TaeMin riu. Tão sublime.
–Acho justo. – Ele cruzou os braços. Terminamos de comer, quase sem notar. Agora poderíamos manter a atenção completamente centrada um no outro. – Bom, aqui vai. Você me conhece de antes daquela festa, MinHo?
Hesitei. Estava sentindo a confiança cair, mas não podia deixar transparecer.
–Não.
Eu poderia jurar que não fora nada convincente. TaeMin encarou-me como se não houvesse sido, mas então pareceu não se interessar muito.
–É sua vez.
Assenti, respirando fundo, procurando alguma coragem.
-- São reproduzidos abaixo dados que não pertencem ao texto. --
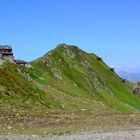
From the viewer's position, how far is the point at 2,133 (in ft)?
100

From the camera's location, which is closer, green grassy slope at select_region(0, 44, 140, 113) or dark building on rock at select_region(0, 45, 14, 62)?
green grassy slope at select_region(0, 44, 140, 113)

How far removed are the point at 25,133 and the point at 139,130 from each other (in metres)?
7.47

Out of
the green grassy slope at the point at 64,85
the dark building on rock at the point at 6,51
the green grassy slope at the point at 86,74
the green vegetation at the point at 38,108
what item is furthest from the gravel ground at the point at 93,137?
the dark building on rock at the point at 6,51

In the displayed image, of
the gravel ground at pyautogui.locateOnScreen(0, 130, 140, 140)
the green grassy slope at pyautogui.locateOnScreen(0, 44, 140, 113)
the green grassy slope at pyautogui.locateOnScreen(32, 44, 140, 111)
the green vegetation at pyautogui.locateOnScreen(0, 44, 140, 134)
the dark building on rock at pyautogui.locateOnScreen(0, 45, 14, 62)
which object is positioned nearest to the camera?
the gravel ground at pyautogui.locateOnScreen(0, 130, 140, 140)

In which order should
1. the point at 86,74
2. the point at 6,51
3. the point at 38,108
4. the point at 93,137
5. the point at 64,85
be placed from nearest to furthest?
1. the point at 93,137
2. the point at 38,108
3. the point at 64,85
4. the point at 6,51
5. the point at 86,74

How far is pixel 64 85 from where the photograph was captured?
320 ft

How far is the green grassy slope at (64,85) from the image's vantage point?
48.5 metres

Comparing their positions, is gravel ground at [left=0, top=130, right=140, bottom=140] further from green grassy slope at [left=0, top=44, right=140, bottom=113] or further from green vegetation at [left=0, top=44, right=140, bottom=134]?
green grassy slope at [left=0, top=44, right=140, bottom=113]

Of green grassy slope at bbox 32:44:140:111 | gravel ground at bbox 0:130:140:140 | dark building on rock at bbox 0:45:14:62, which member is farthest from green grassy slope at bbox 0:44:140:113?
gravel ground at bbox 0:130:140:140

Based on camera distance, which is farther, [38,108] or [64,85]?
[64,85]

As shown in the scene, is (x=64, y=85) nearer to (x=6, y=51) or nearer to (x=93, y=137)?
(x=6, y=51)

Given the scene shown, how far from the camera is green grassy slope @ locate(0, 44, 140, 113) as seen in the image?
159 feet

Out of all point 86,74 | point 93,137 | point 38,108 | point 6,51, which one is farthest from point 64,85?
point 93,137

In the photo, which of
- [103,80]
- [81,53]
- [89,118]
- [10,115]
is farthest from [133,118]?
[81,53]
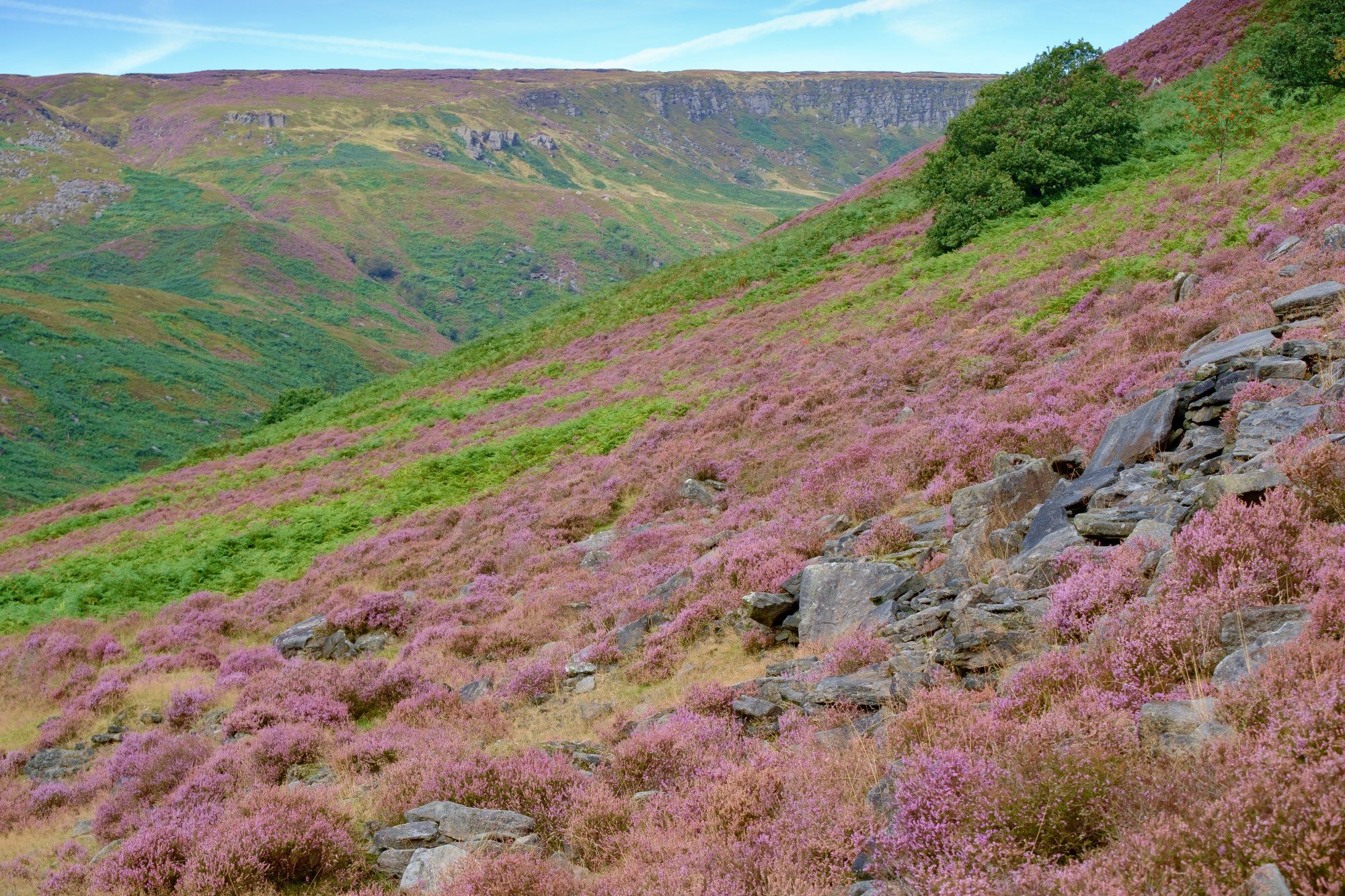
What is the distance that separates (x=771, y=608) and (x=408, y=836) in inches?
206

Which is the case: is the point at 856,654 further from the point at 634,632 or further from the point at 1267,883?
the point at 634,632

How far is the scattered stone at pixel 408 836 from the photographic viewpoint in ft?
22.1

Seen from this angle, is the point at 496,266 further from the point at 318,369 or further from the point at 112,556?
the point at 112,556

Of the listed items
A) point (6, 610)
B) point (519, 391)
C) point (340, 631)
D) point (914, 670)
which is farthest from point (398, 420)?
point (914, 670)

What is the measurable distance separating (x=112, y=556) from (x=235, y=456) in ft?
57.1

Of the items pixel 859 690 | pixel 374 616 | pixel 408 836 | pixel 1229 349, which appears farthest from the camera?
pixel 374 616

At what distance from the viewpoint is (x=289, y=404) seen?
183ft

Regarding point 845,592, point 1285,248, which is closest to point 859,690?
point 845,592

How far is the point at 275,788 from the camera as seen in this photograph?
7.71 meters

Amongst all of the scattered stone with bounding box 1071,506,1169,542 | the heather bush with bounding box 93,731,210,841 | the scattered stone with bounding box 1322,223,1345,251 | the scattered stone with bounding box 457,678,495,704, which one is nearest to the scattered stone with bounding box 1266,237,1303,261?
the scattered stone with bounding box 1322,223,1345,251

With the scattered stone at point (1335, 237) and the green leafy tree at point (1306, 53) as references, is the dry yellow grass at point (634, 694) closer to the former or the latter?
the scattered stone at point (1335, 237)

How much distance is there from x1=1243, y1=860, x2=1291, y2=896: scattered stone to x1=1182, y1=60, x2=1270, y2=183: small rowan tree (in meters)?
26.0

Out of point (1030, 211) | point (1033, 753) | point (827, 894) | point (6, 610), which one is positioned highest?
point (1030, 211)

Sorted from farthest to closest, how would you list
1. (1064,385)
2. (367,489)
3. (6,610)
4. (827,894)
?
1. (367,489)
2. (6,610)
3. (1064,385)
4. (827,894)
–TaeMin... Você não sente pena do seu próprio corpo?
Não tive qualquer dúvida de que minha pergunta havia chocado-o. Eu não queria tê-lo magoado, porém meu coração gritava por protegê-lo da dor e do sofrimento, e via tudo aquilo lhe fazendo mal. Senti-me um verdadeiro idiota, mas por outro lado, era meu amor. Um amor que talvez ninguém sentisse por ele.
–Estou acostumado a isso.
A resposta pareceu simples e apática. Não era assim que eu via.
TaeMin suspirou e levantou-se. Congelei de imediato.
Ele levou o prato até a pia.
–TaeMin, eu... – Tentei chamá-lo, mas fui interrompido.
–É simples, não é? Ter pra onde fugir. Mesmo que isso seja temporário, mesmo que isso me cause muitos outros problemas. Esses... Esses problemas não passam nem perto do que eu realmente tenho que suportar. – Sua voz mediava entre a raiva e a dor, e me atingia em cheio a cada palavra. Era mais do que ver o diamante, era como se eu visse por dentro dele, cada corpúsculo que o compunha, que o dava beleza. Mas estes também guardavam suas dores mais intensas, suas verdades mais escondidas. Querendo, ou não, TaeMin mostrara-me esse lado.
E sua dor e paixão pareciam muito similares às minhas.
Eu não queria pensar, de forma alguma, que ele amava JinKi. Era doloroso demais.
Virei lentamente. Pensei que talvez ele fosse estar chorando. Preparava-me mentalmente para acolher sua dor da forma mais discreta possível, mesmo sem saber como agir. TaeMin estava virado para minha direção, e quando encarei-o nos olhos, vi algo que não parecia dor.
Nossa distância não me permitia enxergar tudo.
–É sua vez de perguntar.
Ele sorriu, sentando-se em meu colo, o nariz quase roçando no meu.
–Te darei uma pergunta de bônus. – TaeMin disse, me dando um beijo estalado.
Sorri e afundei seu corpo junto ao meu, abraçando-o profundamente. Como se nunca mais fosse largá-lo. Por alguns segundos, minha intenção era essa.
–Quero que me responda, mas não se sinta obrigado. É algo que perguntei quando nos conhecemos. – Murmurei devagar, como se o pedisse para absorver palavra por palavra, entendendo cada um de seus significados existentes.
–Pode dizer.
–O que você tem com aquela pessoa?
–Ah... Aquela garota?
–Lee JinKi.
Eu sei que não é simples, TaeMin. Você não precisa se fazer de forte. Irei protegê-lo.
Apenas me aceite. Aceite meu amor. Aceite, meu amor.